A Single-Organelle Optical Omics Platform for Cell Science and Biomarker Discovery

Abstract

Research in fundamental cell biology and pathology could be revolutionized by developing the capacity for quantitative molecular analysis of subcellular structures. To that end, we introduce the Ramanomics platform, based on confocal Raman microspectrometry coupled to a biomolecular component analysis algorithm, which together enable us to molecularly profile single organelles in a live-cell environment. This emerging omics approach categorizes the entire molecular makeup of a sample into about a dozen of general classes and subclasses of biomolecules and quantifies their amounts in submicrometer volumes. A major contribution of our study is an attempt to bridge Raman spectrometry with big-data analysis in order to identify complex patterns of biomolecules in a single cellular organelle and leverage discovery of disease biomarkers. Our data reveal significant variations in organellar composition between different cell lines. We also demonstrate the merits of Ramanomics for identifying diseased cells by using prostate cancer as an example. We report large-scale molecular transformations in the mitochondria, Golgi apparatus, and endoplasmic reticulum that accompany the development of prostate cancer. Based on these findings, we propose that Ramanomics datasets in distinct organelles constitute signatures of cellular metabolism in healthy and diseased states.

Figure 1:. Quantification of major biomolecular classes in single organelles by Raman-BCA.

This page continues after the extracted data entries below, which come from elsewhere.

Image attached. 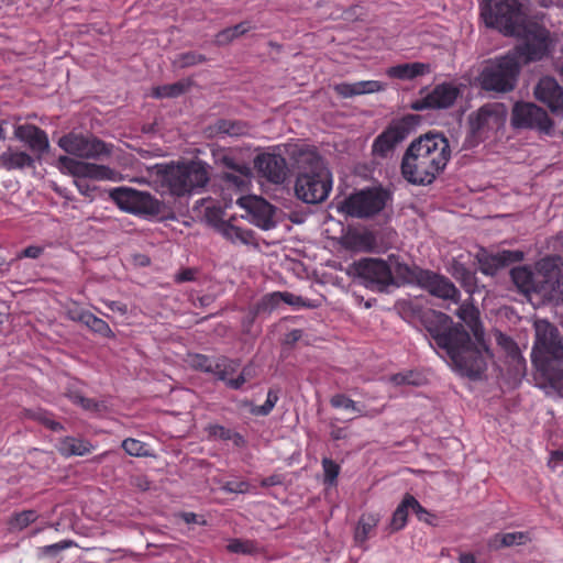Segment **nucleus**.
Wrapping results in <instances>:
<instances>
[{
	"instance_id": "ea45409f",
	"label": "nucleus",
	"mask_w": 563,
	"mask_h": 563,
	"mask_svg": "<svg viewBox=\"0 0 563 563\" xmlns=\"http://www.w3.org/2000/svg\"><path fill=\"white\" fill-rule=\"evenodd\" d=\"M410 509L409 494H406L401 503L395 509L390 522L389 532H396L405 528L408 519V510Z\"/></svg>"
},
{
	"instance_id": "49530a36",
	"label": "nucleus",
	"mask_w": 563,
	"mask_h": 563,
	"mask_svg": "<svg viewBox=\"0 0 563 563\" xmlns=\"http://www.w3.org/2000/svg\"><path fill=\"white\" fill-rule=\"evenodd\" d=\"M389 380L396 386H419L422 383V376L418 372L407 371L391 375Z\"/></svg>"
},
{
	"instance_id": "bf43d9fd",
	"label": "nucleus",
	"mask_w": 563,
	"mask_h": 563,
	"mask_svg": "<svg viewBox=\"0 0 563 563\" xmlns=\"http://www.w3.org/2000/svg\"><path fill=\"white\" fill-rule=\"evenodd\" d=\"M252 367L244 366L238 377L234 380L229 382V388L238 390L252 377Z\"/></svg>"
},
{
	"instance_id": "c756f323",
	"label": "nucleus",
	"mask_w": 563,
	"mask_h": 563,
	"mask_svg": "<svg viewBox=\"0 0 563 563\" xmlns=\"http://www.w3.org/2000/svg\"><path fill=\"white\" fill-rule=\"evenodd\" d=\"M330 405L335 409L351 410L358 416L375 417L380 413V410L372 409L365 410L364 406H358L356 401L345 396L344 394H336L331 397Z\"/></svg>"
},
{
	"instance_id": "4468645a",
	"label": "nucleus",
	"mask_w": 563,
	"mask_h": 563,
	"mask_svg": "<svg viewBox=\"0 0 563 563\" xmlns=\"http://www.w3.org/2000/svg\"><path fill=\"white\" fill-rule=\"evenodd\" d=\"M235 203L250 216V221L262 230H271L276 227V208L264 198L249 195L238 196Z\"/></svg>"
},
{
	"instance_id": "774afa93",
	"label": "nucleus",
	"mask_w": 563,
	"mask_h": 563,
	"mask_svg": "<svg viewBox=\"0 0 563 563\" xmlns=\"http://www.w3.org/2000/svg\"><path fill=\"white\" fill-rule=\"evenodd\" d=\"M283 476L279 475V474H273L271 476H267L265 478H263L261 481V486L262 487H272V486H277V485H282L283 484Z\"/></svg>"
},
{
	"instance_id": "2f4dec72",
	"label": "nucleus",
	"mask_w": 563,
	"mask_h": 563,
	"mask_svg": "<svg viewBox=\"0 0 563 563\" xmlns=\"http://www.w3.org/2000/svg\"><path fill=\"white\" fill-rule=\"evenodd\" d=\"M206 431L209 438L232 441L236 448H243L246 444V440L241 433L221 424H209L206 427Z\"/></svg>"
},
{
	"instance_id": "f03ea898",
	"label": "nucleus",
	"mask_w": 563,
	"mask_h": 563,
	"mask_svg": "<svg viewBox=\"0 0 563 563\" xmlns=\"http://www.w3.org/2000/svg\"><path fill=\"white\" fill-rule=\"evenodd\" d=\"M534 34V42H523L485 66L481 74V86L484 90L498 93L512 91L521 66L545 56L549 43H544V32L537 29Z\"/></svg>"
},
{
	"instance_id": "c85d7f7f",
	"label": "nucleus",
	"mask_w": 563,
	"mask_h": 563,
	"mask_svg": "<svg viewBox=\"0 0 563 563\" xmlns=\"http://www.w3.org/2000/svg\"><path fill=\"white\" fill-rule=\"evenodd\" d=\"M424 271V268L417 265L396 262L393 274H395V279H398L401 284L419 286Z\"/></svg>"
},
{
	"instance_id": "338daca9",
	"label": "nucleus",
	"mask_w": 563,
	"mask_h": 563,
	"mask_svg": "<svg viewBox=\"0 0 563 563\" xmlns=\"http://www.w3.org/2000/svg\"><path fill=\"white\" fill-rule=\"evenodd\" d=\"M223 184V190H240L241 186L245 185V178H222Z\"/></svg>"
},
{
	"instance_id": "9d476101",
	"label": "nucleus",
	"mask_w": 563,
	"mask_h": 563,
	"mask_svg": "<svg viewBox=\"0 0 563 563\" xmlns=\"http://www.w3.org/2000/svg\"><path fill=\"white\" fill-rule=\"evenodd\" d=\"M511 124L516 129H534L548 135L553 131V123L547 112L532 102L515 103Z\"/></svg>"
},
{
	"instance_id": "0e129e2a",
	"label": "nucleus",
	"mask_w": 563,
	"mask_h": 563,
	"mask_svg": "<svg viewBox=\"0 0 563 563\" xmlns=\"http://www.w3.org/2000/svg\"><path fill=\"white\" fill-rule=\"evenodd\" d=\"M43 252H44V247L37 246V245H30V246L25 247L23 251H21L16 255V258L18 260H21L24 257L38 258L43 254Z\"/></svg>"
},
{
	"instance_id": "aec40b11",
	"label": "nucleus",
	"mask_w": 563,
	"mask_h": 563,
	"mask_svg": "<svg viewBox=\"0 0 563 563\" xmlns=\"http://www.w3.org/2000/svg\"><path fill=\"white\" fill-rule=\"evenodd\" d=\"M536 98L556 115L563 114V89L552 77H543L534 87Z\"/></svg>"
},
{
	"instance_id": "79ce46f5",
	"label": "nucleus",
	"mask_w": 563,
	"mask_h": 563,
	"mask_svg": "<svg viewBox=\"0 0 563 563\" xmlns=\"http://www.w3.org/2000/svg\"><path fill=\"white\" fill-rule=\"evenodd\" d=\"M38 518V514L36 510L27 509L21 512L13 514L9 521V530L10 531H22L27 528L31 523L35 522Z\"/></svg>"
},
{
	"instance_id": "ddd939ff",
	"label": "nucleus",
	"mask_w": 563,
	"mask_h": 563,
	"mask_svg": "<svg viewBox=\"0 0 563 563\" xmlns=\"http://www.w3.org/2000/svg\"><path fill=\"white\" fill-rule=\"evenodd\" d=\"M410 118L393 121L373 142L372 155L376 158H388L396 146L402 142L409 132Z\"/></svg>"
},
{
	"instance_id": "603ef678",
	"label": "nucleus",
	"mask_w": 563,
	"mask_h": 563,
	"mask_svg": "<svg viewBox=\"0 0 563 563\" xmlns=\"http://www.w3.org/2000/svg\"><path fill=\"white\" fill-rule=\"evenodd\" d=\"M217 363V357H210L203 354H196L191 357L190 364L195 369L209 373L213 375L214 364Z\"/></svg>"
},
{
	"instance_id": "052dcab7",
	"label": "nucleus",
	"mask_w": 563,
	"mask_h": 563,
	"mask_svg": "<svg viewBox=\"0 0 563 563\" xmlns=\"http://www.w3.org/2000/svg\"><path fill=\"white\" fill-rule=\"evenodd\" d=\"M409 503H410V509L416 514L417 518L420 521L428 522L429 521L428 517H430L431 514L426 508H423L420 505V503L410 494H409Z\"/></svg>"
},
{
	"instance_id": "a18cd8bd",
	"label": "nucleus",
	"mask_w": 563,
	"mask_h": 563,
	"mask_svg": "<svg viewBox=\"0 0 563 563\" xmlns=\"http://www.w3.org/2000/svg\"><path fill=\"white\" fill-rule=\"evenodd\" d=\"M30 417L52 431L58 432L64 430L63 424L56 421L53 413L46 410L38 409L36 411H32Z\"/></svg>"
},
{
	"instance_id": "13d9d810",
	"label": "nucleus",
	"mask_w": 563,
	"mask_h": 563,
	"mask_svg": "<svg viewBox=\"0 0 563 563\" xmlns=\"http://www.w3.org/2000/svg\"><path fill=\"white\" fill-rule=\"evenodd\" d=\"M74 542L69 540H62L57 543L44 545L40 548L41 555H56L58 552L73 547Z\"/></svg>"
},
{
	"instance_id": "5fc2aeb1",
	"label": "nucleus",
	"mask_w": 563,
	"mask_h": 563,
	"mask_svg": "<svg viewBox=\"0 0 563 563\" xmlns=\"http://www.w3.org/2000/svg\"><path fill=\"white\" fill-rule=\"evenodd\" d=\"M322 468L324 473V484L334 485L340 474V465L333 460L324 457L322 460Z\"/></svg>"
},
{
	"instance_id": "e2e57ef3",
	"label": "nucleus",
	"mask_w": 563,
	"mask_h": 563,
	"mask_svg": "<svg viewBox=\"0 0 563 563\" xmlns=\"http://www.w3.org/2000/svg\"><path fill=\"white\" fill-rule=\"evenodd\" d=\"M269 298H265V296L257 301L254 306H252V318H257L262 313H271L273 310L269 307Z\"/></svg>"
},
{
	"instance_id": "20e7f679",
	"label": "nucleus",
	"mask_w": 563,
	"mask_h": 563,
	"mask_svg": "<svg viewBox=\"0 0 563 563\" xmlns=\"http://www.w3.org/2000/svg\"><path fill=\"white\" fill-rule=\"evenodd\" d=\"M57 145L67 155H60L56 166L60 173H69L73 176H80L81 172L88 167V164L81 159L102 161L111 155L113 147L92 133L77 130L62 135Z\"/></svg>"
},
{
	"instance_id": "6ab92c4d",
	"label": "nucleus",
	"mask_w": 563,
	"mask_h": 563,
	"mask_svg": "<svg viewBox=\"0 0 563 563\" xmlns=\"http://www.w3.org/2000/svg\"><path fill=\"white\" fill-rule=\"evenodd\" d=\"M155 176H207V164L200 159L178 161L166 164H156L151 169Z\"/></svg>"
},
{
	"instance_id": "7c9ffc66",
	"label": "nucleus",
	"mask_w": 563,
	"mask_h": 563,
	"mask_svg": "<svg viewBox=\"0 0 563 563\" xmlns=\"http://www.w3.org/2000/svg\"><path fill=\"white\" fill-rule=\"evenodd\" d=\"M92 445L89 441L77 439L74 437L64 438L58 446V451L65 456L79 455L89 453Z\"/></svg>"
},
{
	"instance_id": "72a5a7b5",
	"label": "nucleus",
	"mask_w": 563,
	"mask_h": 563,
	"mask_svg": "<svg viewBox=\"0 0 563 563\" xmlns=\"http://www.w3.org/2000/svg\"><path fill=\"white\" fill-rule=\"evenodd\" d=\"M240 363L235 360H231L225 356L217 357V363L214 364L213 375L219 379L227 384L229 387V382L234 380L232 375L236 373Z\"/></svg>"
},
{
	"instance_id": "a878e982",
	"label": "nucleus",
	"mask_w": 563,
	"mask_h": 563,
	"mask_svg": "<svg viewBox=\"0 0 563 563\" xmlns=\"http://www.w3.org/2000/svg\"><path fill=\"white\" fill-rule=\"evenodd\" d=\"M531 541L529 532L515 531L507 533H495L487 540V548L490 551H499L504 548L523 545Z\"/></svg>"
},
{
	"instance_id": "cd10ccee",
	"label": "nucleus",
	"mask_w": 563,
	"mask_h": 563,
	"mask_svg": "<svg viewBox=\"0 0 563 563\" xmlns=\"http://www.w3.org/2000/svg\"><path fill=\"white\" fill-rule=\"evenodd\" d=\"M430 71V65L424 63H407L387 69V75L398 79H413Z\"/></svg>"
},
{
	"instance_id": "6e6552de",
	"label": "nucleus",
	"mask_w": 563,
	"mask_h": 563,
	"mask_svg": "<svg viewBox=\"0 0 563 563\" xmlns=\"http://www.w3.org/2000/svg\"><path fill=\"white\" fill-rule=\"evenodd\" d=\"M391 200V192L383 187L358 190L344 199L341 210L347 216L368 219L378 214Z\"/></svg>"
},
{
	"instance_id": "f8f14e48",
	"label": "nucleus",
	"mask_w": 563,
	"mask_h": 563,
	"mask_svg": "<svg viewBox=\"0 0 563 563\" xmlns=\"http://www.w3.org/2000/svg\"><path fill=\"white\" fill-rule=\"evenodd\" d=\"M506 117L507 108L504 103L484 104L468 117L471 132L475 136H482L487 131L498 130L504 125Z\"/></svg>"
},
{
	"instance_id": "39448f33",
	"label": "nucleus",
	"mask_w": 563,
	"mask_h": 563,
	"mask_svg": "<svg viewBox=\"0 0 563 563\" xmlns=\"http://www.w3.org/2000/svg\"><path fill=\"white\" fill-rule=\"evenodd\" d=\"M481 15L487 26L506 35L522 37L523 42H534L532 37L538 29L544 32V43L549 42L545 27L527 22L519 0H483Z\"/></svg>"
},
{
	"instance_id": "f704fd0d",
	"label": "nucleus",
	"mask_w": 563,
	"mask_h": 563,
	"mask_svg": "<svg viewBox=\"0 0 563 563\" xmlns=\"http://www.w3.org/2000/svg\"><path fill=\"white\" fill-rule=\"evenodd\" d=\"M252 29H254V26L249 21H243L234 26L227 27L216 35V44L220 46L228 45L233 40L244 35Z\"/></svg>"
},
{
	"instance_id": "c9c22d12",
	"label": "nucleus",
	"mask_w": 563,
	"mask_h": 563,
	"mask_svg": "<svg viewBox=\"0 0 563 563\" xmlns=\"http://www.w3.org/2000/svg\"><path fill=\"white\" fill-rule=\"evenodd\" d=\"M64 396L68 398L74 405L81 407L85 410H96L98 405L91 399L85 397L82 390L78 387L77 383L69 384L64 391Z\"/></svg>"
},
{
	"instance_id": "423d86ee",
	"label": "nucleus",
	"mask_w": 563,
	"mask_h": 563,
	"mask_svg": "<svg viewBox=\"0 0 563 563\" xmlns=\"http://www.w3.org/2000/svg\"><path fill=\"white\" fill-rule=\"evenodd\" d=\"M534 329L532 363L543 377L554 384L563 376V338L559 329L547 320L536 321Z\"/></svg>"
},
{
	"instance_id": "e433bc0d",
	"label": "nucleus",
	"mask_w": 563,
	"mask_h": 563,
	"mask_svg": "<svg viewBox=\"0 0 563 563\" xmlns=\"http://www.w3.org/2000/svg\"><path fill=\"white\" fill-rule=\"evenodd\" d=\"M379 522V516L376 514H363L357 522L355 540L365 542Z\"/></svg>"
},
{
	"instance_id": "3c124183",
	"label": "nucleus",
	"mask_w": 563,
	"mask_h": 563,
	"mask_svg": "<svg viewBox=\"0 0 563 563\" xmlns=\"http://www.w3.org/2000/svg\"><path fill=\"white\" fill-rule=\"evenodd\" d=\"M32 151L44 153L49 147L47 134L35 125V131L26 143Z\"/></svg>"
},
{
	"instance_id": "bb28decb",
	"label": "nucleus",
	"mask_w": 563,
	"mask_h": 563,
	"mask_svg": "<svg viewBox=\"0 0 563 563\" xmlns=\"http://www.w3.org/2000/svg\"><path fill=\"white\" fill-rule=\"evenodd\" d=\"M382 88L380 82L375 80L357 81L354 84L343 82L334 86L336 93L343 98L376 92L382 90Z\"/></svg>"
},
{
	"instance_id": "7ed1b4c3",
	"label": "nucleus",
	"mask_w": 563,
	"mask_h": 563,
	"mask_svg": "<svg viewBox=\"0 0 563 563\" xmlns=\"http://www.w3.org/2000/svg\"><path fill=\"white\" fill-rule=\"evenodd\" d=\"M451 156L449 141L440 133H426L412 141L401 161L402 176H435L443 172Z\"/></svg>"
},
{
	"instance_id": "4d7b16f0",
	"label": "nucleus",
	"mask_w": 563,
	"mask_h": 563,
	"mask_svg": "<svg viewBox=\"0 0 563 563\" xmlns=\"http://www.w3.org/2000/svg\"><path fill=\"white\" fill-rule=\"evenodd\" d=\"M218 162H220L222 165H224L227 168L236 172L241 174V176H252L251 168L245 163H236L233 157L229 155H221L218 158Z\"/></svg>"
},
{
	"instance_id": "b1692460",
	"label": "nucleus",
	"mask_w": 563,
	"mask_h": 563,
	"mask_svg": "<svg viewBox=\"0 0 563 563\" xmlns=\"http://www.w3.org/2000/svg\"><path fill=\"white\" fill-rule=\"evenodd\" d=\"M162 178L161 186L163 192H168L173 197H185L192 194L200 192L203 189L210 178Z\"/></svg>"
},
{
	"instance_id": "412c9836",
	"label": "nucleus",
	"mask_w": 563,
	"mask_h": 563,
	"mask_svg": "<svg viewBox=\"0 0 563 563\" xmlns=\"http://www.w3.org/2000/svg\"><path fill=\"white\" fill-rule=\"evenodd\" d=\"M422 274L423 275L419 284L420 288L438 298L450 300L459 299L460 291L448 277L429 269H426Z\"/></svg>"
},
{
	"instance_id": "864d4df0",
	"label": "nucleus",
	"mask_w": 563,
	"mask_h": 563,
	"mask_svg": "<svg viewBox=\"0 0 563 563\" xmlns=\"http://www.w3.org/2000/svg\"><path fill=\"white\" fill-rule=\"evenodd\" d=\"M227 549L231 553L252 554L256 551V544L251 540L232 539Z\"/></svg>"
},
{
	"instance_id": "473e14b6",
	"label": "nucleus",
	"mask_w": 563,
	"mask_h": 563,
	"mask_svg": "<svg viewBox=\"0 0 563 563\" xmlns=\"http://www.w3.org/2000/svg\"><path fill=\"white\" fill-rule=\"evenodd\" d=\"M224 239L232 243L252 244L254 243V233L252 230L242 229L233 225L230 221L219 232Z\"/></svg>"
},
{
	"instance_id": "a19ab883",
	"label": "nucleus",
	"mask_w": 563,
	"mask_h": 563,
	"mask_svg": "<svg viewBox=\"0 0 563 563\" xmlns=\"http://www.w3.org/2000/svg\"><path fill=\"white\" fill-rule=\"evenodd\" d=\"M33 159L24 152H5L0 155V166L10 170L31 165Z\"/></svg>"
},
{
	"instance_id": "6e6d98bb",
	"label": "nucleus",
	"mask_w": 563,
	"mask_h": 563,
	"mask_svg": "<svg viewBox=\"0 0 563 563\" xmlns=\"http://www.w3.org/2000/svg\"><path fill=\"white\" fill-rule=\"evenodd\" d=\"M122 449L132 456H145L147 450L145 443L140 440L128 438L122 442Z\"/></svg>"
},
{
	"instance_id": "f3484780",
	"label": "nucleus",
	"mask_w": 563,
	"mask_h": 563,
	"mask_svg": "<svg viewBox=\"0 0 563 563\" xmlns=\"http://www.w3.org/2000/svg\"><path fill=\"white\" fill-rule=\"evenodd\" d=\"M332 189V178H296V197L305 203L324 201Z\"/></svg>"
},
{
	"instance_id": "0eeeda50",
	"label": "nucleus",
	"mask_w": 563,
	"mask_h": 563,
	"mask_svg": "<svg viewBox=\"0 0 563 563\" xmlns=\"http://www.w3.org/2000/svg\"><path fill=\"white\" fill-rule=\"evenodd\" d=\"M551 266L553 265L549 260L540 262L537 271L527 265L517 266L510 271V277L520 294L545 296L554 289L553 279L556 276Z\"/></svg>"
},
{
	"instance_id": "37998d69",
	"label": "nucleus",
	"mask_w": 563,
	"mask_h": 563,
	"mask_svg": "<svg viewBox=\"0 0 563 563\" xmlns=\"http://www.w3.org/2000/svg\"><path fill=\"white\" fill-rule=\"evenodd\" d=\"M376 239L372 232L354 233L346 238V245L351 249L371 252Z\"/></svg>"
},
{
	"instance_id": "09e8293b",
	"label": "nucleus",
	"mask_w": 563,
	"mask_h": 563,
	"mask_svg": "<svg viewBox=\"0 0 563 563\" xmlns=\"http://www.w3.org/2000/svg\"><path fill=\"white\" fill-rule=\"evenodd\" d=\"M278 399H279L278 390L271 388V389H268L267 398H266L265 402L261 406L253 407L251 412L255 416L266 417L273 411Z\"/></svg>"
},
{
	"instance_id": "c03bdc74",
	"label": "nucleus",
	"mask_w": 563,
	"mask_h": 563,
	"mask_svg": "<svg viewBox=\"0 0 563 563\" xmlns=\"http://www.w3.org/2000/svg\"><path fill=\"white\" fill-rule=\"evenodd\" d=\"M207 62V57L197 52H186L178 54L173 60V65L176 68H187Z\"/></svg>"
},
{
	"instance_id": "9b49d317",
	"label": "nucleus",
	"mask_w": 563,
	"mask_h": 563,
	"mask_svg": "<svg viewBox=\"0 0 563 563\" xmlns=\"http://www.w3.org/2000/svg\"><path fill=\"white\" fill-rule=\"evenodd\" d=\"M283 148L298 169L297 176H330L322 157L314 148L292 144L283 145Z\"/></svg>"
},
{
	"instance_id": "de8ad7c7",
	"label": "nucleus",
	"mask_w": 563,
	"mask_h": 563,
	"mask_svg": "<svg viewBox=\"0 0 563 563\" xmlns=\"http://www.w3.org/2000/svg\"><path fill=\"white\" fill-rule=\"evenodd\" d=\"M278 399H279L278 390L271 388V389H268L267 398H266L265 402L261 406L253 407L251 412L255 416L266 417L273 411Z\"/></svg>"
},
{
	"instance_id": "a211bd4d",
	"label": "nucleus",
	"mask_w": 563,
	"mask_h": 563,
	"mask_svg": "<svg viewBox=\"0 0 563 563\" xmlns=\"http://www.w3.org/2000/svg\"><path fill=\"white\" fill-rule=\"evenodd\" d=\"M460 95V89L452 84H441L433 88L426 97L412 103V109H448L452 107Z\"/></svg>"
},
{
	"instance_id": "680f3d73",
	"label": "nucleus",
	"mask_w": 563,
	"mask_h": 563,
	"mask_svg": "<svg viewBox=\"0 0 563 563\" xmlns=\"http://www.w3.org/2000/svg\"><path fill=\"white\" fill-rule=\"evenodd\" d=\"M33 131H35V125L33 124H23L15 128L14 136L22 141L27 143L31 139Z\"/></svg>"
},
{
	"instance_id": "5701e85b",
	"label": "nucleus",
	"mask_w": 563,
	"mask_h": 563,
	"mask_svg": "<svg viewBox=\"0 0 563 563\" xmlns=\"http://www.w3.org/2000/svg\"><path fill=\"white\" fill-rule=\"evenodd\" d=\"M282 147L277 146L273 152H263L255 156L254 168L261 176H286L287 163Z\"/></svg>"
},
{
	"instance_id": "8fccbe9b",
	"label": "nucleus",
	"mask_w": 563,
	"mask_h": 563,
	"mask_svg": "<svg viewBox=\"0 0 563 563\" xmlns=\"http://www.w3.org/2000/svg\"><path fill=\"white\" fill-rule=\"evenodd\" d=\"M224 212L221 208L208 207L205 211V219L209 225H211L217 232L227 224V220L223 219Z\"/></svg>"
},
{
	"instance_id": "dca6fc26",
	"label": "nucleus",
	"mask_w": 563,
	"mask_h": 563,
	"mask_svg": "<svg viewBox=\"0 0 563 563\" xmlns=\"http://www.w3.org/2000/svg\"><path fill=\"white\" fill-rule=\"evenodd\" d=\"M357 275L368 285L376 286L379 290L395 285V277L390 266L380 258H364L356 263Z\"/></svg>"
},
{
	"instance_id": "393cba45",
	"label": "nucleus",
	"mask_w": 563,
	"mask_h": 563,
	"mask_svg": "<svg viewBox=\"0 0 563 563\" xmlns=\"http://www.w3.org/2000/svg\"><path fill=\"white\" fill-rule=\"evenodd\" d=\"M206 132L209 136H217L219 134H227L230 136H242L247 135L250 132V125L247 122L239 120L219 119L214 123L210 124Z\"/></svg>"
},
{
	"instance_id": "1a4fd4ad",
	"label": "nucleus",
	"mask_w": 563,
	"mask_h": 563,
	"mask_svg": "<svg viewBox=\"0 0 563 563\" xmlns=\"http://www.w3.org/2000/svg\"><path fill=\"white\" fill-rule=\"evenodd\" d=\"M110 197L122 211L142 218L156 217L163 208L162 202L150 192L129 187L113 189Z\"/></svg>"
},
{
	"instance_id": "69168bd1",
	"label": "nucleus",
	"mask_w": 563,
	"mask_h": 563,
	"mask_svg": "<svg viewBox=\"0 0 563 563\" xmlns=\"http://www.w3.org/2000/svg\"><path fill=\"white\" fill-rule=\"evenodd\" d=\"M224 489L229 493H246L249 489V483L246 482H228L224 486Z\"/></svg>"
},
{
	"instance_id": "2eb2a0df",
	"label": "nucleus",
	"mask_w": 563,
	"mask_h": 563,
	"mask_svg": "<svg viewBox=\"0 0 563 563\" xmlns=\"http://www.w3.org/2000/svg\"><path fill=\"white\" fill-rule=\"evenodd\" d=\"M457 317L470 328L474 340L470 336V349L476 350L484 361V372L492 357L490 350L484 339V329L479 320V311L473 305H462L456 312Z\"/></svg>"
},
{
	"instance_id": "58836bf2",
	"label": "nucleus",
	"mask_w": 563,
	"mask_h": 563,
	"mask_svg": "<svg viewBox=\"0 0 563 563\" xmlns=\"http://www.w3.org/2000/svg\"><path fill=\"white\" fill-rule=\"evenodd\" d=\"M79 320L95 333H98L104 338L114 336V333L109 327V324L104 320L92 314L91 312H82L79 317Z\"/></svg>"
},
{
	"instance_id": "f257e3e1",
	"label": "nucleus",
	"mask_w": 563,
	"mask_h": 563,
	"mask_svg": "<svg viewBox=\"0 0 563 563\" xmlns=\"http://www.w3.org/2000/svg\"><path fill=\"white\" fill-rule=\"evenodd\" d=\"M422 323L461 374L470 378H479L484 374V361L476 350L468 347L470 333L462 324L453 325L448 314L435 310L424 312Z\"/></svg>"
},
{
	"instance_id": "4c0bfd02",
	"label": "nucleus",
	"mask_w": 563,
	"mask_h": 563,
	"mask_svg": "<svg viewBox=\"0 0 563 563\" xmlns=\"http://www.w3.org/2000/svg\"><path fill=\"white\" fill-rule=\"evenodd\" d=\"M191 84V80H179L174 84L158 86L153 89V96L155 98H176L184 95Z\"/></svg>"
},
{
	"instance_id": "4be33fe9",
	"label": "nucleus",
	"mask_w": 563,
	"mask_h": 563,
	"mask_svg": "<svg viewBox=\"0 0 563 563\" xmlns=\"http://www.w3.org/2000/svg\"><path fill=\"white\" fill-rule=\"evenodd\" d=\"M522 258L523 253L521 251L504 250L495 254L486 252L477 254L479 269L487 276H494L500 268L520 262Z\"/></svg>"
}]
</instances>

(A) Raman spectra were acquired in organelles located by fluorescent probes; the endoplasmic reticulum (ER) is shown as an example. The spectral acquisition site is shown by the red dot, inside a punctuated white outline. (B) A preprocessed Raman spectrum contains contributions from all biomolecules present at the spectral acquisition site. (C) The BCA algorithm selectively identifies the contributions of different types of biomolecules to the acquired spectrum in (B). (D) The concentrations of major biomolecule groups in ER were derived by BCA and arranged into an R-dataset. The table shows concentrations of proteins (Prot), DNA, RNA, glycogen (Gly), lipids (Lip), saturated phospholipids (L-St), unsaturated phospholipids (L-USt), phosphatidylcholine sphingomyelin (PC), cholesterol and cholesteryl esters (CL), and triglycerides (TG) in mg/ml. In addition, the lipid unsaturation parameter (LSU), average number of double bonds per unsaturated phospholipid (LSU-n) and trans/cis ratio (TCP) were determined. All resolvable molecular parameters are collectively referred to as the R-dataset. (E) Single-cell R-datasets are then compiled into a cross-omics R-matrix characterizing a cellular population or a cell line.

Figure 2:. Ramanomics parameters measured in endoplasmic reticulum (ER) and Golgi apparatus (GA) of HeLa, BMEC, and U251/R132 cells.

(A,D) Biomolecular profiles measured in ER and GA, respectively. The R value shows concentrations of proteins (Prot.), DNA, RNA, glycogen (Gly), lipids (Lip.), phosphatidylcholine (PC), and cholesterol (CL), in mg/ml. The lipid unsaturation parameter (LSU) and ratio of trans isomers to the total number of unsaturated phospholipids (TCP) are shown as well. Brackets indicate a statistically significant difference (p < 0.05). (B,C) Scatterplots represent the LSU and PC concentration vs the total lipid weights in ER for the studied cell lines. (E,F) Scatterplots represent PC, LSU vs the total lipid weights in GA for the studied cell lines. For A-E the values were determined from the n=61 (HeLa), n=23 (BMEC) and n=36 (U251/R132). For D-F n=60 (HeLa), n= 29 (BMEC) and n= 52 (U251/R132).

Figure 3:. Heatmap representation and hierarchical clustering analysis for the single-organelle datasets in HPN and HPC cells.

The Ramanomics data are split by organelle (GA, ER, mitochondria, LD) and cell line (HPN vs HPC). Within a cohort, the samples are clustered according to their similarity along the Raman variables, and the cohorts are clustered according to their similarity. Color and intensity of the boxes represents absolute values for Raman parameters according to the color key. Number of measurements: n= 64 (HPC GA), n= 73 (HPN GA); n= 72 (HPC ER), n=71 (HPN ER); n= 81 (HPC mito), n=54 (HPN mito); n=8 (HPC LD) n=25 (HPN LD).

Figure 4:. Raman molecular parameters measured in murine prostate epithelium and TRAMP tumors.

Results of one-way ANOVA (p < 0.01) for R-matrices obtained in normal wild-type prostate (W.T.), prostate malignant tumors (Tm), and tumors at terminal castrate-resistant prostate cancer (CRPC) stage. (A) Spectra were obtained at random sites in cytoplasm. (B) Spectra were acquired in lipid droplets (LD). For (A) the values were determined from n= 65 (WT), n= 85 (Tm) and n= 74 (CRPC). For (B) n= 24 (WT), n=37 (Tm) and n=30 (CRPC).